Document:
•••••

Saturday 8am: Coffee was had I think.
The rest of Saturday I don't remember. I know I sanded 16 stairs repeatedly wearing the horrid mask. Justin and my dad tore a hole in our wall and my dad tells Justin the house, without a temporary wall in place (which I said we should have built) sank 1/8 of an INCH when the hole was taken out. Header goes in very quickly following that. I learn this much later.

Door went in around 7pm maybe? I can't remember. Maybe not at all?

Sunday 8am: Starbucks with mom and dad.
 Door was put in at some point. Many hours spent shimming and straightening door by my dad. Justin spends most of this day drywall sanding and seems to be sprialling into a drywalling depression. Myself I spiral into a sanding depression with my stupid f'ing mask on. I remember Justin taking a load to the dump and coming back from Home Depot with more shit at some point. There was crying behind my mask at some point while sanding. And cursing. And Justin yelling at me on the stairs while I wore my mask to "drop the attitude already!" and I remember dad going outside to give us a moment. I cried because I wanted to be like other women who don't do reno work, and have a husband bring home flowers in a mason jar in an antique box to me. (I saw this happen in my condo the other night while the 3 of us rode up looking like laborers and smelling like pig manure.)

•••••

To be done:
1. In the renovation account, how much did the house sink when the hole was taken out of the wall?
2. Transcribe the stretch of the renovation account from "Saturday 8am: Coffee" through "this much later.".
3. List every clock time that appears in the renovation account.
The lines after this point are separate material, unrelated to the renovation account.

Supplied material:
•••••

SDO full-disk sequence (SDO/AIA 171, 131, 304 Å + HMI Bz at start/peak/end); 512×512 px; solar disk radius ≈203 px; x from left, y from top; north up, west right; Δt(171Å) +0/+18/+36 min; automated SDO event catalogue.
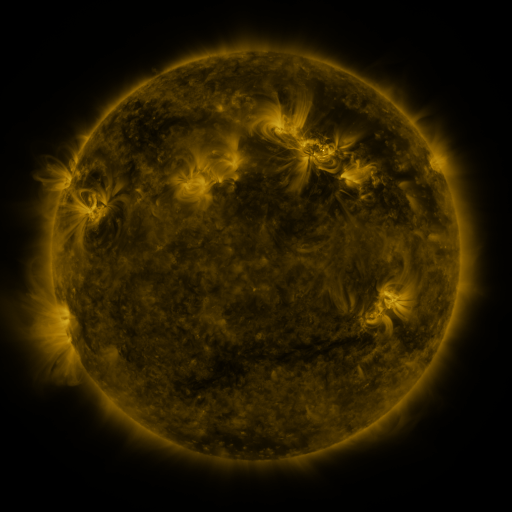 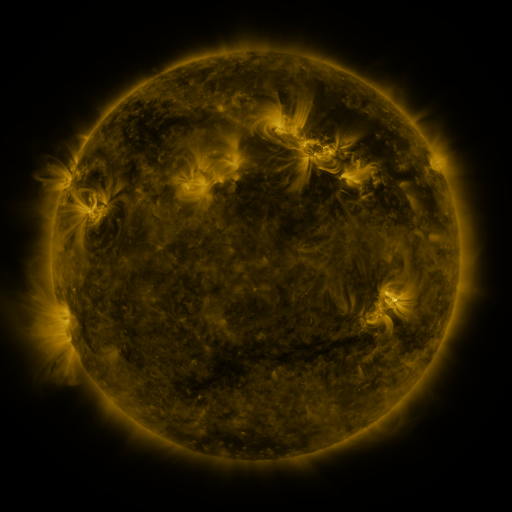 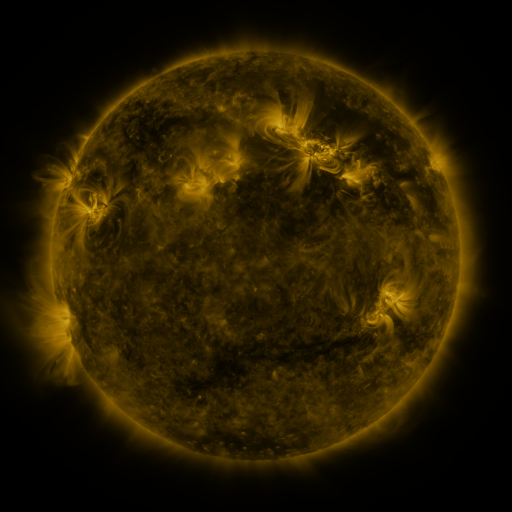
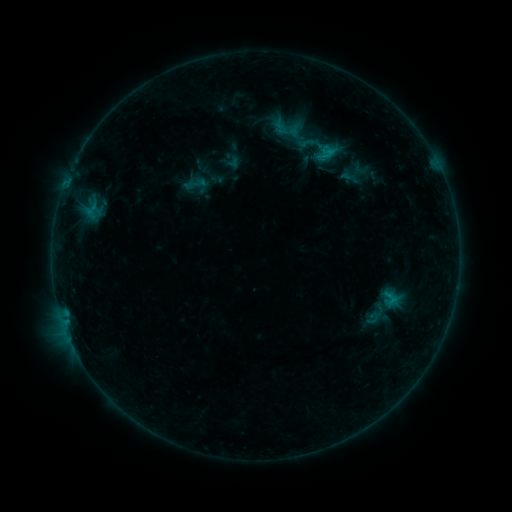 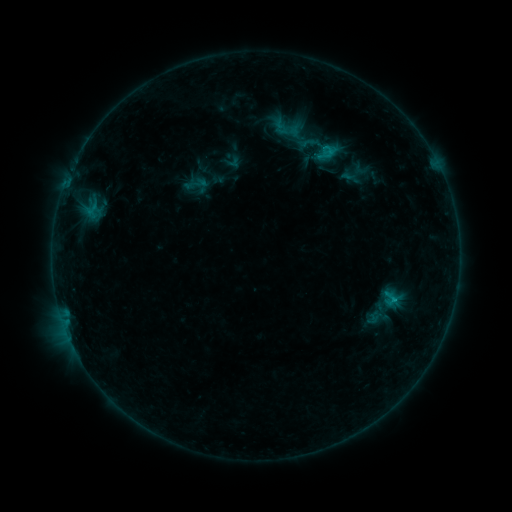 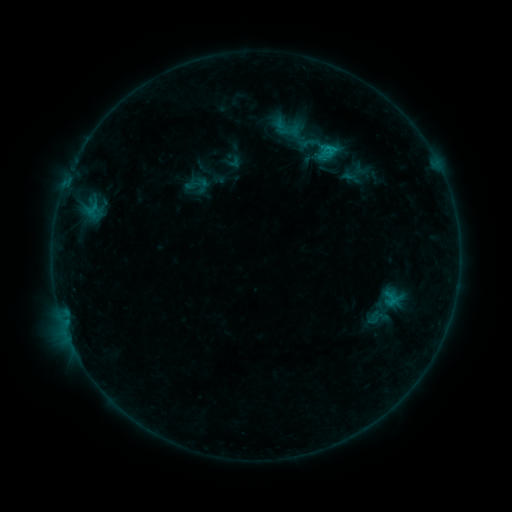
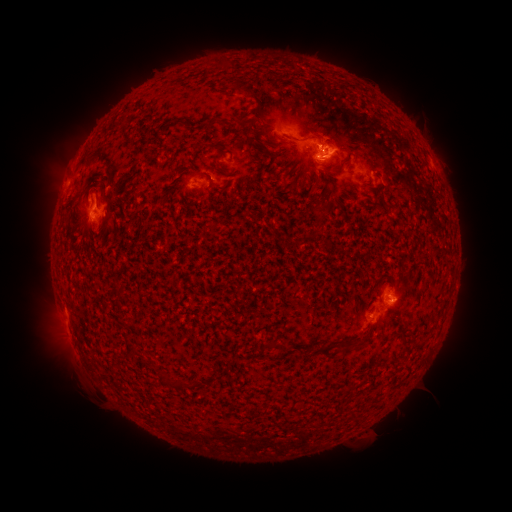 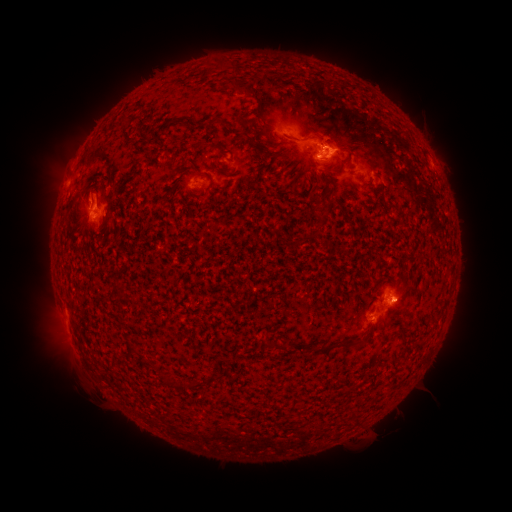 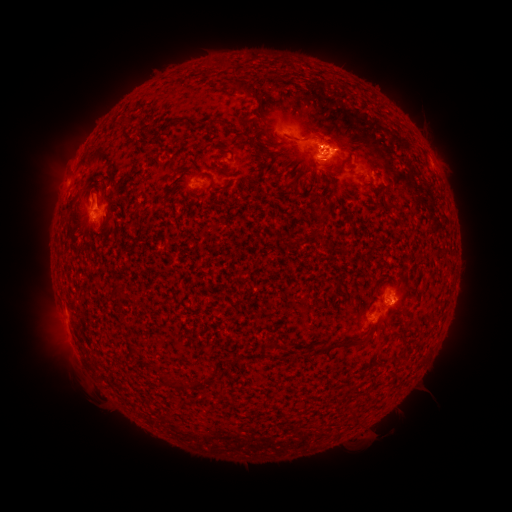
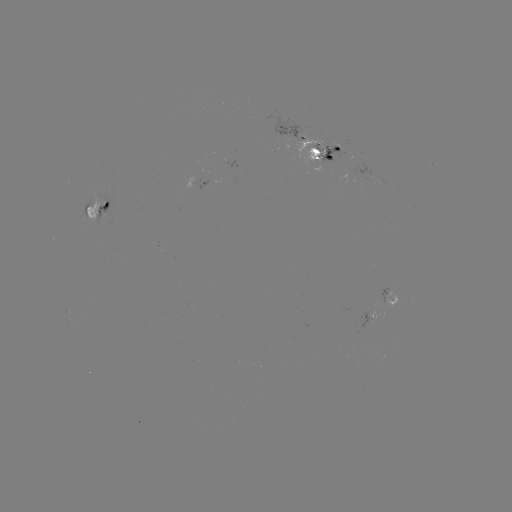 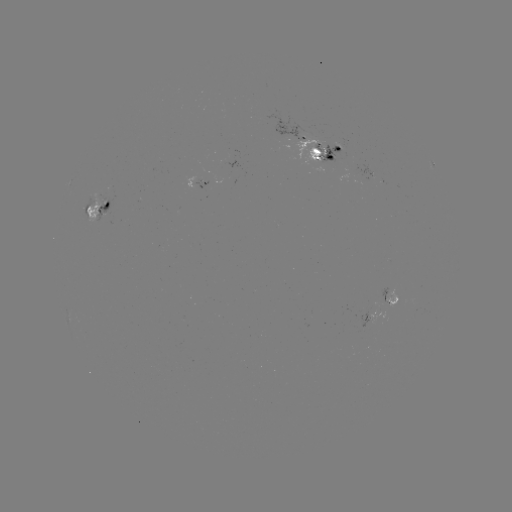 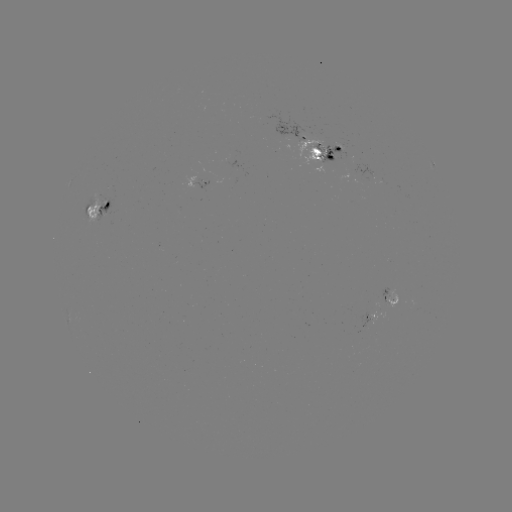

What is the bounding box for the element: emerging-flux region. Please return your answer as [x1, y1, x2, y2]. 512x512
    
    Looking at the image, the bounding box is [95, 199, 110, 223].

•••••

Final answers:
1. 1/8 of an inch.

2.
Saturday 8am: Coffee was had I think.
The rest of Saturday I don't remember. I know I sanded 16 stairs repeatedly wearing the horrid mask. Justin and my dad tore a hole in our wall and my dad tells Justin the house, without a temporary wall in place (which I said we should have built) sank 1/8 of an INCH when the hole was taken out. Header goes in very quickly following that. I learn this much later.

3.
- 8am (Saturday)
- 7pm
- 8am (Sunday)